Reading text
Start of Block

Disclosure: This is a collaborative post. Please welcome today's guest.
Live concerts are always fun and can be a fantastic way to instantly uplift your mood. There are many types of concerts you might go to, but they all contain similar things that you need to prepare for. In this guide, you'll learn everything you need to know about attending a live concert for the first time.
Check the seating arrangements when you book
Always be sure to check the seating arrangements when you're booking the tickets. This is because most concerts have a concentration of standing-only and seated tickets. If you're not careful, you might accidentally book a standing-only ticket instead of a seated one - or vice versa!
Generally, it's advised to book seats at a concert. They can go on for hours, and you will probably get tired at some point. It's nice to have somewhere to sit whenever you need to. Plus, the standing areas will always be the most dangerous. Maybe dangerous isn't the right word, but it's where people are more likely to be jostling about and moving around. In the seated areas, you can just enjoy yourself without fighting for space amongst a crowd.

End of Block

Scene geometry reasoning data:
Start of Block

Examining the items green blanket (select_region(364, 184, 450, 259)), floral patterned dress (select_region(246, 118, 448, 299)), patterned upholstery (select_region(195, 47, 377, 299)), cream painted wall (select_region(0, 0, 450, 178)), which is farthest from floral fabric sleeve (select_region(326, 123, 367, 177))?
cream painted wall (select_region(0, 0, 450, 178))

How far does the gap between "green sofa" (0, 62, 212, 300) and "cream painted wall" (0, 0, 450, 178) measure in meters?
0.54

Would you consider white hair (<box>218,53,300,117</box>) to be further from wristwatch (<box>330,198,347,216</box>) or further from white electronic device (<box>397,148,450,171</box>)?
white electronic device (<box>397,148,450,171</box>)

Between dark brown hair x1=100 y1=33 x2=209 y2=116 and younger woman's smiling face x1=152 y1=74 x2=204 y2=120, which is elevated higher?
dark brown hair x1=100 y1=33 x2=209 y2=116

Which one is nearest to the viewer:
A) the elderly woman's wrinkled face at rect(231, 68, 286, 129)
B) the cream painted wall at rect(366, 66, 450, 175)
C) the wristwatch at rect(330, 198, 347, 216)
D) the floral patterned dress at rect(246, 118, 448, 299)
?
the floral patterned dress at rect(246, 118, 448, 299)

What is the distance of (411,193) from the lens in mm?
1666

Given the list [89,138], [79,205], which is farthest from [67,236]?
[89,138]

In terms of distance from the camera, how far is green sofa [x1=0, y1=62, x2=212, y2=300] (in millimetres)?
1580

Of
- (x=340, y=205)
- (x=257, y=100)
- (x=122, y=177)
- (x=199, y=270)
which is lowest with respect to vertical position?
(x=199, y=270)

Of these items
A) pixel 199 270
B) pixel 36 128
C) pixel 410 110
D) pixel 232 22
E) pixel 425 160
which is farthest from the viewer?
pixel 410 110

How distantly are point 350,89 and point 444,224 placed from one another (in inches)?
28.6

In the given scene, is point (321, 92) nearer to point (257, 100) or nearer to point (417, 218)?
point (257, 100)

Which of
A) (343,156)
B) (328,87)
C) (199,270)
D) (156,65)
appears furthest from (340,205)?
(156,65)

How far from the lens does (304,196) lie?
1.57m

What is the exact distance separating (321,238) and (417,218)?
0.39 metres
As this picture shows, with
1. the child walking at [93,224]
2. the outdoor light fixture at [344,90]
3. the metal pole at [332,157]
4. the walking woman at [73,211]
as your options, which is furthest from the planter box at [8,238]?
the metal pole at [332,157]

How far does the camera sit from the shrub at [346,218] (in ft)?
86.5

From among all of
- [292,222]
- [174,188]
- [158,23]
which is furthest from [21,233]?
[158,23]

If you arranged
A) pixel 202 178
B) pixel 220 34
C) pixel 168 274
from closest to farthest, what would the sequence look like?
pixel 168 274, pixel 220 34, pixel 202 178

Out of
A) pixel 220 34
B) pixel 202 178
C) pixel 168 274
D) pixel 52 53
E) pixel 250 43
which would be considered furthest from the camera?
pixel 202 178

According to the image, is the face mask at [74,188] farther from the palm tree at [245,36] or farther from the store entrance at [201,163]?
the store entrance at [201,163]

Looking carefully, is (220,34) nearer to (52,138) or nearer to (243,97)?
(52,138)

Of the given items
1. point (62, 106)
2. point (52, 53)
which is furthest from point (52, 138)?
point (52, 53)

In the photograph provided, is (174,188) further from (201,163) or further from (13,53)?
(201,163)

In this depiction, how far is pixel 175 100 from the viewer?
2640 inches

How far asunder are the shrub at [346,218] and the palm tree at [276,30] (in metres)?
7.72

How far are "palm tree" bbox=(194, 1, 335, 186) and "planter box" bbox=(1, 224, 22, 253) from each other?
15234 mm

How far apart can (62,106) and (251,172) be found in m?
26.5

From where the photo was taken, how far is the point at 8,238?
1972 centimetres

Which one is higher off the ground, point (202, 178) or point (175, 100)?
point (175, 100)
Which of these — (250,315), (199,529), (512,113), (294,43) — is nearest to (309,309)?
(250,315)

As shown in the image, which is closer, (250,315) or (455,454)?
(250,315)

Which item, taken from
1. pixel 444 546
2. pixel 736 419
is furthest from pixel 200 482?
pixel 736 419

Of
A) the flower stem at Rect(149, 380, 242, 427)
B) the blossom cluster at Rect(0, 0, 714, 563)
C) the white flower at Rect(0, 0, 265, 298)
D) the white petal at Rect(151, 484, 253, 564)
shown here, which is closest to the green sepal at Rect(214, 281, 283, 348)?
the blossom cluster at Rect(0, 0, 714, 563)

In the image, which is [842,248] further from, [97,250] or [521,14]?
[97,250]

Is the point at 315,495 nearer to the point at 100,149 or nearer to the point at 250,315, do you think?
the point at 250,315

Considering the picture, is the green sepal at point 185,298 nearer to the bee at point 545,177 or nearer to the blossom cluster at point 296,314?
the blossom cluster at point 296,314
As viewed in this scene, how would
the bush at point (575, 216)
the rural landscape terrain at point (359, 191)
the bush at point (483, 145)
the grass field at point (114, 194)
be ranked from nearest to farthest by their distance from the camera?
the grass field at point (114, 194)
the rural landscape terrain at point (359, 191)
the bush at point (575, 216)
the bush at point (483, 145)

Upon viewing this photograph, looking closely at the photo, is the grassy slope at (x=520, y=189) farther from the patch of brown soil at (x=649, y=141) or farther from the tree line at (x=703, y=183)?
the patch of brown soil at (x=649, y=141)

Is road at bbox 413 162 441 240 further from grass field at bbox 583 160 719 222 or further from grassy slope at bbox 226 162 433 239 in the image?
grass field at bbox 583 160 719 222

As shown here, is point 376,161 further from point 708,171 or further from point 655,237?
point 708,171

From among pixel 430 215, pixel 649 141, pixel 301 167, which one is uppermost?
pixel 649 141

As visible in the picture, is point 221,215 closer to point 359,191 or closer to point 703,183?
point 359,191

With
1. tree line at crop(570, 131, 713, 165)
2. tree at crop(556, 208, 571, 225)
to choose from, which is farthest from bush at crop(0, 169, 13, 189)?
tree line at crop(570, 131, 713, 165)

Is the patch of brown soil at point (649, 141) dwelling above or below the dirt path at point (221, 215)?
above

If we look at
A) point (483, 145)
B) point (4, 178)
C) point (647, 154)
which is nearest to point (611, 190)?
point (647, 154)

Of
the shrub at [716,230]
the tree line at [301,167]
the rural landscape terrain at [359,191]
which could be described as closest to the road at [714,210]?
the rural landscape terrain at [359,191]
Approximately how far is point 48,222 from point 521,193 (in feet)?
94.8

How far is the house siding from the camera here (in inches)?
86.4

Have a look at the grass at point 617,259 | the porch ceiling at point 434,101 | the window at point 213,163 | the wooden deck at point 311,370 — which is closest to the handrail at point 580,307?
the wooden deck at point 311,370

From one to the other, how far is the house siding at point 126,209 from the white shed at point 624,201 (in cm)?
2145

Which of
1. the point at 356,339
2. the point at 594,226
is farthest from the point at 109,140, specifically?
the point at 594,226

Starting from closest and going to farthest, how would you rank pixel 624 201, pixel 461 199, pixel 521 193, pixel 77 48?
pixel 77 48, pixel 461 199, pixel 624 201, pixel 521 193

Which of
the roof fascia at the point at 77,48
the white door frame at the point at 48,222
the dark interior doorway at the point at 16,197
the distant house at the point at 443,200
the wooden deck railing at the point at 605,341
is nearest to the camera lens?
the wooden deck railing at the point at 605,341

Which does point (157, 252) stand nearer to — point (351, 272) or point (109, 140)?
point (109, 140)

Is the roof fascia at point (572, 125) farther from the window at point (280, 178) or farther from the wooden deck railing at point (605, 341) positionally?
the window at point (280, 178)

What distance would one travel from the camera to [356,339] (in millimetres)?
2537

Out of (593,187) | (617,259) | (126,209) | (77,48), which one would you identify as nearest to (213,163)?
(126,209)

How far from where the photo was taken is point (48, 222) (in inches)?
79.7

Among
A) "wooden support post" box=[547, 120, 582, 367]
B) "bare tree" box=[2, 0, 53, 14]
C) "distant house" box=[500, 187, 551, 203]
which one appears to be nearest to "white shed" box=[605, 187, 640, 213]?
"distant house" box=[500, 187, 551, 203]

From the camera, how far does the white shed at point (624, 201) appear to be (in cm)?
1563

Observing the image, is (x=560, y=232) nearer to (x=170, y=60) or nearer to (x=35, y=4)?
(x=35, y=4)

End of Block

Problems to solve
**1.** According to the concert guide, which areas will always be the most dangerous?
**2.** Reproduce the part of the concert guide starting at "Generally, it's advised" and ending at "amongst a crowd.".

Answers below
**1.** The standing areas.

**2.**
Generally, it's advised to book seats at a concert. They can go on for hours, and you will probably get tired at some point. It's nice to have somewhere to sit whenever you need to. Plus, the standing areas will always be the most dangerous. Maybe dangerous isn't the right word, but it's where people are more likely to be jostling about and moving around. In the seated areas, you can just enjoy yourself without fighting for space amongst a crowd.